EXERCISES:
• A. In the excerpt about feeling unheard, rewrite the passage starting at "While Co-Is had" and ending at "brush them aside.", changing "structural injustices" to "social injustices".
• B. Pick up the excerpt about feeling unheard after its final sentence and keep writing.

TEXT EXTRACT:
Eris – I got this same feeling of what [Isabel] said about it’s hard to, um, to explain everything that we’ve been through to another people, like all the things ‘cause that would take quite a long time and also it’s just hard to explain it to, er, people from, um, different background, ‘cause even though it would take…take a long time, they might not understand. [Session 6] 

Eris – “Sometimes as a person who wants to express something, sometimes, I try to express, but I don’t have any response back, but sometimes I do. […] during the last semester, there was some tutorials where I said something about my country, but they were asking me, but they were not listening.  […] I think they were trying to let me to engage with the environment, so they asked me.  But they don’t really care what I answer.” [Session 8]  

Luisa – I also feel like, sometimes, people ask just to, kind of, tick it off in their mind, it’s usually just for themselves, to make themselves feel better, like okay, I’ve asked, you know, and I’ve included her in the conversation, that’s it, I’m done. Not to actually listen. [Session 8] 

Integrating impact of social structures with personal experiences – the personal is political 

While Co-Is had spoken about systemic and historical influences on their experiences in previous sessions, they gradually seemed to reach a point of integrating that with their personal experiences rather than speaking about it in an abstract, theoretical, and removed manner. They noticed how the above experiences of inferiority and responsibility are tied to the systems they live within and that it is not okay to accept such structural injustices or brush them aside.

(Contour annotation records)
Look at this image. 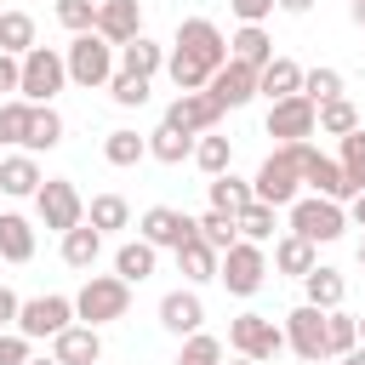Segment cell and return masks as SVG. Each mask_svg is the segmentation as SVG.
Here are the masks:
<instances>
[{"instance_id":"cell-1","label":"cell","mask_w":365,"mask_h":365,"mask_svg":"<svg viewBox=\"0 0 365 365\" xmlns=\"http://www.w3.org/2000/svg\"><path fill=\"white\" fill-rule=\"evenodd\" d=\"M251 200H262V205H274V211H285V205H297V200H302L297 143H279V148L257 165V177H251Z\"/></svg>"},{"instance_id":"cell-2","label":"cell","mask_w":365,"mask_h":365,"mask_svg":"<svg viewBox=\"0 0 365 365\" xmlns=\"http://www.w3.org/2000/svg\"><path fill=\"white\" fill-rule=\"evenodd\" d=\"M125 308H131V285L120 279V274H86V285H80V297H74V319L80 325H108V319H125Z\"/></svg>"},{"instance_id":"cell-3","label":"cell","mask_w":365,"mask_h":365,"mask_svg":"<svg viewBox=\"0 0 365 365\" xmlns=\"http://www.w3.org/2000/svg\"><path fill=\"white\" fill-rule=\"evenodd\" d=\"M63 68H68V80H74V86L97 91V86H108V80H114L120 57H114V46H108L103 34H74V40H68V51H63Z\"/></svg>"},{"instance_id":"cell-4","label":"cell","mask_w":365,"mask_h":365,"mask_svg":"<svg viewBox=\"0 0 365 365\" xmlns=\"http://www.w3.org/2000/svg\"><path fill=\"white\" fill-rule=\"evenodd\" d=\"M291 211V234H302L308 245H331V240H342L348 234V211L336 205V200H319V194H302L297 205H285Z\"/></svg>"},{"instance_id":"cell-5","label":"cell","mask_w":365,"mask_h":365,"mask_svg":"<svg viewBox=\"0 0 365 365\" xmlns=\"http://www.w3.org/2000/svg\"><path fill=\"white\" fill-rule=\"evenodd\" d=\"M228 348H234L240 359L268 365V359L285 348V325H274L268 314H234V319H228Z\"/></svg>"},{"instance_id":"cell-6","label":"cell","mask_w":365,"mask_h":365,"mask_svg":"<svg viewBox=\"0 0 365 365\" xmlns=\"http://www.w3.org/2000/svg\"><path fill=\"white\" fill-rule=\"evenodd\" d=\"M63 86H68L63 51H57V46H34V51L23 57V80H17V97H23V103H51Z\"/></svg>"},{"instance_id":"cell-7","label":"cell","mask_w":365,"mask_h":365,"mask_svg":"<svg viewBox=\"0 0 365 365\" xmlns=\"http://www.w3.org/2000/svg\"><path fill=\"white\" fill-rule=\"evenodd\" d=\"M217 279H222L234 297H257V291H262V279H268V257H262V245L234 240V245L217 257Z\"/></svg>"},{"instance_id":"cell-8","label":"cell","mask_w":365,"mask_h":365,"mask_svg":"<svg viewBox=\"0 0 365 365\" xmlns=\"http://www.w3.org/2000/svg\"><path fill=\"white\" fill-rule=\"evenodd\" d=\"M34 211H40V222L57 228V234H68V228L86 222V200H80V188H74L68 177H46V182L34 188Z\"/></svg>"},{"instance_id":"cell-9","label":"cell","mask_w":365,"mask_h":365,"mask_svg":"<svg viewBox=\"0 0 365 365\" xmlns=\"http://www.w3.org/2000/svg\"><path fill=\"white\" fill-rule=\"evenodd\" d=\"M68 325H74V297L46 291V297H29L17 308V336H29V342H46V336H57Z\"/></svg>"},{"instance_id":"cell-10","label":"cell","mask_w":365,"mask_h":365,"mask_svg":"<svg viewBox=\"0 0 365 365\" xmlns=\"http://www.w3.org/2000/svg\"><path fill=\"white\" fill-rule=\"evenodd\" d=\"M177 51L194 57L200 68H211V74L228 63V40H222V29H217L211 17H182V23H177Z\"/></svg>"},{"instance_id":"cell-11","label":"cell","mask_w":365,"mask_h":365,"mask_svg":"<svg viewBox=\"0 0 365 365\" xmlns=\"http://www.w3.org/2000/svg\"><path fill=\"white\" fill-rule=\"evenodd\" d=\"M314 131H319V108H314L302 91L268 103V137H279V143H308Z\"/></svg>"},{"instance_id":"cell-12","label":"cell","mask_w":365,"mask_h":365,"mask_svg":"<svg viewBox=\"0 0 365 365\" xmlns=\"http://www.w3.org/2000/svg\"><path fill=\"white\" fill-rule=\"evenodd\" d=\"M137 240H148L154 251H177V245L194 240V217L177 211V205H148L143 222H137Z\"/></svg>"},{"instance_id":"cell-13","label":"cell","mask_w":365,"mask_h":365,"mask_svg":"<svg viewBox=\"0 0 365 365\" xmlns=\"http://www.w3.org/2000/svg\"><path fill=\"white\" fill-rule=\"evenodd\" d=\"M217 120H222V108L211 103V91H177V103L165 108L160 125H171L182 137H205V131H217Z\"/></svg>"},{"instance_id":"cell-14","label":"cell","mask_w":365,"mask_h":365,"mask_svg":"<svg viewBox=\"0 0 365 365\" xmlns=\"http://www.w3.org/2000/svg\"><path fill=\"white\" fill-rule=\"evenodd\" d=\"M297 165H302V182L319 194V200H354V188H348V177H342V165L336 160H325L314 143H297Z\"/></svg>"},{"instance_id":"cell-15","label":"cell","mask_w":365,"mask_h":365,"mask_svg":"<svg viewBox=\"0 0 365 365\" xmlns=\"http://www.w3.org/2000/svg\"><path fill=\"white\" fill-rule=\"evenodd\" d=\"M285 348L297 354V359H325V314L319 308H308V302H297L291 314H285Z\"/></svg>"},{"instance_id":"cell-16","label":"cell","mask_w":365,"mask_h":365,"mask_svg":"<svg viewBox=\"0 0 365 365\" xmlns=\"http://www.w3.org/2000/svg\"><path fill=\"white\" fill-rule=\"evenodd\" d=\"M91 34H103L114 51H120V46H131V40L143 34V6H137V0H103V6H97Z\"/></svg>"},{"instance_id":"cell-17","label":"cell","mask_w":365,"mask_h":365,"mask_svg":"<svg viewBox=\"0 0 365 365\" xmlns=\"http://www.w3.org/2000/svg\"><path fill=\"white\" fill-rule=\"evenodd\" d=\"M205 91H211V103H217L222 114H228V108H245V103L257 97V68H245V63H234V57H228V63L211 74V86H205Z\"/></svg>"},{"instance_id":"cell-18","label":"cell","mask_w":365,"mask_h":365,"mask_svg":"<svg viewBox=\"0 0 365 365\" xmlns=\"http://www.w3.org/2000/svg\"><path fill=\"white\" fill-rule=\"evenodd\" d=\"M160 325H165L171 336H194V331L205 325L200 291H165V297H160Z\"/></svg>"},{"instance_id":"cell-19","label":"cell","mask_w":365,"mask_h":365,"mask_svg":"<svg viewBox=\"0 0 365 365\" xmlns=\"http://www.w3.org/2000/svg\"><path fill=\"white\" fill-rule=\"evenodd\" d=\"M51 359L57 365H103V336L91 325H68L51 336Z\"/></svg>"},{"instance_id":"cell-20","label":"cell","mask_w":365,"mask_h":365,"mask_svg":"<svg viewBox=\"0 0 365 365\" xmlns=\"http://www.w3.org/2000/svg\"><path fill=\"white\" fill-rule=\"evenodd\" d=\"M342 297H348V279L336 274V268H314V274H302V302L308 308H319V314H331V308H342Z\"/></svg>"},{"instance_id":"cell-21","label":"cell","mask_w":365,"mask_h":365,"mask_svg":"<svg viewBox=\"0 0 365 365\" xmlns=\"http://www.w3.org/2000/svg\"><path fill=\"white\" fill-rule=\"evenodd\" d=\"M228 57L245 63V68H268V63H274V40H268V29H262V23H240V34L228 40Z\"/></svg>"},{"instance_id":"cell-22","label":"cell","mask_w":365,"mask_h":365,"mask_svg":"<svg viewBox=\"0 0 365 365\" xmlns=\"http://www.w3.org/2000/svg\"><path fill=\"white\" fill-rule=\"evenodd\" d=\"M63 143V114L51 103H34L29 108V131H23V154H46Z\"/></svg>"},{"instance_id":"cell-23","label":"cell","mask_w":365,"mask_h":365,"mask_svg":"<svg viewBox=\"0 0 365 365\" xmlns=\"http://www.w3.org/2000/svg\"><path fill=\"white\" fill-rule=\"evenodd\" d=\"M46 177H40V160L34 154H6L0 160V194H11V200H23V194H34Z\"/></svg>"},{"instance_id":"cell-24","label":"cell","mask_w":365,"mask_h":365,"mask_svg":"<svg viewBox=\"0 0 365 365\" xmlns=\"http://www.w3.org/2000/svg\"><path fill=\"white\" fill-rule=\"evenodd\" d=\"M257 91H262L268 103H279V97H297V91H302V68H297L291 57H274L268 68H257Z\"/></svg>"},{"instance_id":"cell-25","label":"cell","mask_w":365,"mask_h":365,"mask_svg":"<svg viewBox=\"0 0 365 365\" xmlns=\"http://www.w3.org/2000/svg\"><path fill=\"white\" fill-rule=\"evenodd\" d=\"M154 262H160V251H154L148 240H125V245L114 251V274H120L125 285H143V279L154 274Z\"/></svg>"},{"instance_id":"cell-26","label":"cell","mask_w":365,"mask_h":365,"mask_svg":"<svg viewBox=\"0 0 365 365\" xmlns=\"http://www.w3.org/2000/svg\"><path fill=\"white\" fill-rule=\"evenodd\" d=\"M34 257V228L17 211H0V262H29Z\"/></svg>"},{"instance_id":"cell-27","label":"cell","mask_w":365,"mask_h":365,"mask_svg":"<svg viewBox=\"0 0 365 365\" xmlns=\"http://www.w3.org/2000/svg\"><path fill=\"white\" fill-rule=\"evenodd\" d=\"M114 57H120V68H125V74H143V80H154V74L165 68V46H154L148 34H137V40H131V46H120Z\"/></svg>"},{"instance_id":"cell-28","label":"cell","mask_w":365,"mask_h":365,"mask_svg":"<svg viewBox=\"0 0 365 365\" xmlns=\"http://www.w3.org/2000/svg\"><path fill=\"white\" fill-rule=\"evenodd\" d=\"M97 257H103V234L91 222H80V228L63 234V262L68 268H97Z\"/></svg>"},{"instance_id":"cell-29","label":"cell","mask_w":365,"mask_h":365,"mask_svg":"<svg viewBox=\"0 0 365 365\" xmlns=\"http://www.w3.org/2000/svg\"><path fill=\"white\" fill-rule=\"evenodd\" d=\"M274 268H279V274H291V279H302V274H314V268H319V257H314V245H308L302 234H285V240L274 245Z\"/></svg>"},{"instance_id":"cell-30","label":"cell","mask_w":365,"mask_h":365,"mask_svg":"<svg viewBox=\"0 0 365 365\" xmlns=\"http://www.w3.org/2000/svg\"><path fill=\"white\" fill-rule=\"evenodd\" d=\"M177 268H182V279H188V285H205V279H217V251L194 234L188 245H177Z\"/></svg>"},{"instance_id":"cell-31","label":"cell","mask_w":365,"mask_h":365,"mask_svg":"<svg viewBox=\"0 0 365 365\" xmlns=\"http://www.w3.org/2000/svg\"><path fill=\"white\" fill-rule=\"evenodd\" d=\"M205 188H211V211H228V217H240V211L251 205V182H245V177H234V171L211 177Z\"/></svg>"},{"instance_id":"cell-32","label":"cell","mask_w":365,"mask_h":365,"mask_svg":"<svg viewBox=\"0 0 365 365\" xmlns=\"http://www.w3.org/2000/svg\"><path fill=\"white\" fill-rule=\"evenodd\" d=\"M40 40H34V17L29 11H0V51L11 57H29Z\"/></svg>"},{"instance_id":"cell-33","label":"cell","mask_w":365,"mask_h":365,"mask_svg":"<svg viewBox=\"0 0 365 365\" xmlns=\"http://www.w3.org/2000/svg\"><path fill=\"white\" fill-rule=\"evenodd\" d=\"M194 165H200L205 177H222V171L234 165V143H228V137H217V131L194 137Z\"/></svg>"},{"instance_id":"cell-34","label":"cell","mask_w":365,"mask_h":365,"mask_svg":"<svg viewBox=\"0 0 365 365\" xmlns=\"http://www.w3.org/2000/svg\"><path fill=\"white\" fill-rule=\"evenodd\" d=\"M86 222H91L97 234H114V228H125V222H131V205H125L120 194H91V205H86Z\"/></svg>"},{"instance_id":"cell-35","label":"cell","mask_w":365,"mask_h":365,"mask_svg":"<svg viewBox=\"0 0 365 365\" xmlns=\"http://www.w3.org/2000/svg\"><path fill=\"white\" fill-rule=\"evenodd\" d=\"M359 348V325L342 314V308H331L325 314V359H342V354H354Z\"/></svg>"},{"instance_id":"cell-36","label":"cell","mask_w":365,"mask_h":365,"mask_svg":"<svg viewBox=\"0 0 365 365\" xmlns=\"http://www.w3.org/2000/svg\"><path fill=\"white\" fill-rule=\"evenodd\" d=\"M143 154H148V137H137V131H125V125L103 137V160H108V165H137Z\"/></svg>"},{"instance_id":"cell-37","label":"cell","mask_w":365,"mask_h":365,"mask_svg":"<svg viewBox=\"0 0 365 365\" xmlns=\"http://www.w3.org/2000/svg\"><path fill=\"white\" fill-rule=\"evenodd\" d=\"M148 154H154L160 165H182V160H194V137H182V131L160 125V131L148 137Z\"/></svg>"},{"instance_id":"cell-38","label":"cell","mask_w":365,"mask_h":365,"mask_svg":"<svg viewBox=\"0 0 365 365\" xmlns=\"http://www.w3.org/2000/svg\"><path fill=\"white\" fill-rule=\"evenodd\" d=\"M194 234H200V240H205L217 257H222V251L240 240V228H234V217H228V211H205V217H194Z\"/></svg>"},{"instance_id":"cell-39","label":"cell","mask_w":365,"mask_h":365,"mask_svg":"<svg viewBox=\"0 0 365 365\" xmlns=\"http://www.w3.org/2000/svg\"><path fill=\"white\" fill-rule=\"evenodd\" d=\"M319 131H325V137H348V131H359V108H354L348 97L319 103Z\"/></svg>"},{"instance_id":"cell-40","label":"cell","mask_w":365,"mask_h":365,"mask_svg":"<svg viewBox=\"0 0 365 365\" xmlns=\"http://www.w3.org/2000/svg\"><path fill=\"white\" fill-rule=\"evenodd\" d=\"M234 228H240V240H251V245H262V240H274V205H262V200H251L240 217H234Z\"/></svg>"},{"instance_id":"cell-41","label":"cell","mask_w":365,"mask_h":365,"mask_svg":"<svg viewBox=\"0 0 365 365\" xmlns=\"http://www.w3.org/2000/svg\"><path fill=\"white\" fill-rule=\"evenodd\" d=\"M336 165H342V177H348V188L359 194V188H365V125L342 137V154H336Z\"/></svg>"},{"instance_id":"cell-42","label":"cell","mask_w":365,"mask_h":365,"mask_svg":"<svg viewBox=\"0 0 365 365\" xmlns=\"http://www.w3.org/2000/svg\"><path fill=\"white\" fill-rule=\"evenodd\" d=\"M29 108H34V103H23V97H6V103H0V148H11V143L23 148V131H29Z\"/></svg>"},{"instance_id":"cell-43","label":"cell","mask_w":365,"mask_h":365,"mask_svg":"<svg viewBox=\"0 0 365 365\" xmlns=\"http://www.w3.org/2000/svg\"><path fill=\"white\" fill-rule=\"evenodd\" d=\"M165 74L177 80V91H205L211 86V68H200L194 57H182V51H171L165 57Z\"/></svg>"},{"instance_id":"cell-44","label":"cell","mask_w":365,"mask_h":365,"mask_svg":"<svg viewBox=\"0 0 365 365\" xmlns=\"http://www.w3.org/2000/svg\"><path fill=\"white\" fill-rule=\"evenodd\" d=\"M302 97L319 108V103H331V97H342V74L336 68H302Z\"/></svg>"},{"instance_id":"cell-45","label":"cell","mask_w":365,"mask_h":365,"mask_svg":"<svg viewBox=\"0 0 365 365\" xmlns=\"http://www.w3.org/2000/svg\"><path fill=\"white\" fill-rule=\"evenodd\" d=\"M108 97H114L120 108H143V103H148V80H143V74H125V68H114V80H108Z\"/></svg>"},{"instance_id":"cell-46","label":"cell","mask_w":365,"mask_h":365,"mask_svg":"<svg viewBox=\"0 0 365 365\" xmlns=\"http://www.w3.org/2000/svg\"><path fill=\"white\" fill-rule=\"evenodd\" d=\"M177 365H222V342H217V336H205V331H194V336H182Z\"/></svg>"},{"instance_id":"cell-47","label":"cell","mask_w":365,"mask_h":365,"mask_svg":"<svg viewBox=\"0 0 365 365\" xmlns=\"http://www.w3.org/2000/svg\"><path fill=\"white\" fill-rule=\"evenodd\" d=\"M57 23H63L68 34H91V23H97V0H57Z\"/></svg>"},{"instance_id":"cell-48","label":"cell","mask_w":365,"mask_h":365,"mask_svg":"<svg viewBox=\"0 0 365 365\" xmlns=\"http://www.w3.org/2000/svg\"><path fill=\"white\" fill-rule=\"evenodd\" d=\"M34 354H29V336H17V331H0V365H29Z\"/></svg>"},{"instance_id":"cell-49","label":"cell","mask_w":365,"mask_h":365,"mask_svg":"<svg viewBox=\"0 0 365 365\" xmlns=\"http://www.w3.org/2000/svg\"><path fill=\"white\" fill-rule=\"evenodd\" d=\"M17 80H23V57L0 51V97H17Z\"/></svg>"},{"instance_id":"cell-50","label":"cell","mask_w":365,"mask_h":365,"mask_svg":"<svg viewBox=\"0 0 365 365\" xmlns=\"http://www.w3.org/2000/svg\"><path fill=\"white\" fill-rule=\"evenodd\" d=\"M228 6H234V17H240V23H262V17L274 11V0H228Z\"/></svg>"},{"instance_id":"cell-51","label":"cell","mask_w":365,"mask_h":365,"mask_svg":"<svg viewBox=\"0 0 365 365\" xmlns=\"http://www.w3.org/2000/svg\"><path fill=\"white\" fill-rule=\"evenodd\" d=\"M17 308H23V297H17L11 285H0V331H6V325H17Z\"/></svg>"},{"instance_id":"cell-52","label":"cell","mask_w":365,"mask_h":365,"mask_svg":"<svg viewBox=\"0 0 365 365\" xmlns=\"http://www.w3.org/2000/svg\"><path fill=\"white\" fill-rule=\"evenodd\" d=\"M342 211H348V222H354V228H365V188H359V194H354Z\"/></svg>"},{"instance_id":"cell-53","label":"cell","mask_w":365,"mask_h":365,"mask_svg":"<svg viewBox=\"0 0 365 365\" xmlns=\"http://www.w3.org/2000/svg\"><path fill=\"white\" fill-rule=\"evenodd\" d=\"M274 6H279V11H291V17H302V11L314 6V0H274Z\"/></svg>"},{"instance_id":"cell-54","label":"cell","mask_w":365,"mask_h":365,"mask_svg":"<svg viewBox=\"0 0 365 365\" xmlns=\"http://www.w3.org/2000/svg\"><path fill=\"white\" fill-rule=\"evenodd\" d=\"M348 17H354V23L365 29V0H348Z\"/></svg>"},{"instance_id":"cell-55","label":"cell","mask_w":365,"mask_h":365,"mask_svg":"<svg viewBox=\"0 0 365 365\" xmlns=\"http://www.w3.org/2000/svg\"><path fill=\"white\" fill-rule=\"evenodd\" d=\"M336 365H365V348H354V354H342Z\"/></svg>"},{"instance_id":"cell-56","label":"cell","mask_w":365,"mask_h":365,"mask_svg":"<svg viewBox=\"0 0 365 365\" xmlns=\"http://www.w3.org/2000/svg\"><path fill=\"white\" fill-rule=\"evenodd\" d=\"M354 325H359V348H365V314H359V319H354Z\"/></svg>"},{"instance_id":"cell-57","label":"cell","mask_w":365,"mask_h":365,"mask_svg":"<svg viewBox=\"0 0 365 365\" xmlns=\"http://www.w3.org/2000/svg\"><path fill=\"white\" fill-rule=\"evenodd\" d=\"M29 365H57V359H51V354H40V359H29Z\"/></svg>"},{"instance_id":"cell-58","label":"cell","mask_w":365,"mask_h":365,"mask_svg":"<svg viewBox=\"0 0 365 365\" xmlns=\"http://www.w3.org/2000/svg\"><path fill=\"white\" fill-rule=\"evenodd\" d=\"M228 365H257V359H240V354H234V359H228Z\"/></svg>"},{"instance_id":"cell-59","label":"cell","mask_w":365,"mask_h":365,"mask_svg":"<svg viewBox=\"0 0 365 365\" xmlns=\"http://www.w3.org/2000/svg\"><path fill=\"white\" fill-rule=\"evenodd\" d=\"M359 268H365V240H359Z\"/></svg>"}]
</instances>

OUTPUTS BY TASK:
• A.
While Co-Is had spoken about systemic and historical influences on their experiences in previous sessions, they gradually seemed to reach a point of integrating that with their personal experiences rather than speaking about it in an abstract, theoretical, and removed manner. They noticed how the above experiences of inferiority and responsibility are tied to the systems they live within and that it is not okay to accept such social injustices or brush them aside.

• B.
Eris – “I do feel like the environment is not accepting us to do something. ‘Cause it’s quite somehow dangerous…[to challenge racist behaviour]” [Session 6] 

Cati – “I just realised that, um, there is a part of myself that, like, accept, like, this social structure ‘cause, like, sometimes, like, I…when I, like, pass down the street, like, walk down the street and, like, some people are doing like this to me, or like doing, like, Asian discrimination thing, well, like, to be honest, I don’t, like, get hurt about that. So, like, I just find myself, like, accept this social, like, power structure and this…[laughs]…yeah, I just realised myself that, like, accepting this situation is not good, I think” [Session 6] 

Isabel – “it’s quite small but I would love it if people don’t expect to hear everything about my culture from me. And you not be surprised. So, I want everyone to be aware that things that they think is normal is just not, could just not be normal. […] understanding what’s normal to you, which may just not be normal to someone else. So, expect differences, I guess.” [Session 7] 

Cati – “I just realised, like, it’s quite obvious in the UK that social structure really shaped our individual studying experience” [Session 8] 

4. Tapping into felt experience – a different way of knowing:   

As the sessions went on, students exemplified the above integration by speaking from their felt experiences – connecting with their deep intuitive and embodied ways of knowing and experiencing that are not always neatly expressed in words yet convey a world of meaning. They seemed to not only be able to tap into for themselves but also hold and understand for each other.  

Isabel – “it just felt like I couldn’t digest that, I wasn’t sure where to get that thought out.  So, I felt uneasy, that’s how I felt too, I think, yeah. […] I think I wasn’t comfortable enough back in my second year to express my feelings, and I wasn’t sure if that was me overthinking, or if that was my parents overthinking. Because I was still trying to understand, at that time, I was making myself appear bigger and louder.  And maybe that I thought, that’s me showing my anxiety, worries, overly thinking. I think I just didn’t feel comfortable.”  

Luisa – “in your heart, you kind of know, you know. […] I completely understand what you mean where it’s like, do I say something, and then, you know, because it’s a big accusation, you know, like, racial discrimination.  But at the same time, I don’t know, you just, kind of, feel it.” [Session 5]  

Isabel – “Yeah, that reminds me of something, I can’t identify, but I’ve definitely felt something similar where I’ve been asked, but it feels like I’m just talking to this void and not being listened.” [Session 8]  

Luisa – “I also get what you mean with feeling like you’re speaking to a void.  Because sometimes, it takes a lot of effort to even speak up, and then, when it’s just nothing happens, you’ve just taken ten steps back, and you almost don’t want to speak about it at all, ever again. I do think that even just speaking, and getting some sort of reaction back is, you’re slowly, I don’t know…[expanding].”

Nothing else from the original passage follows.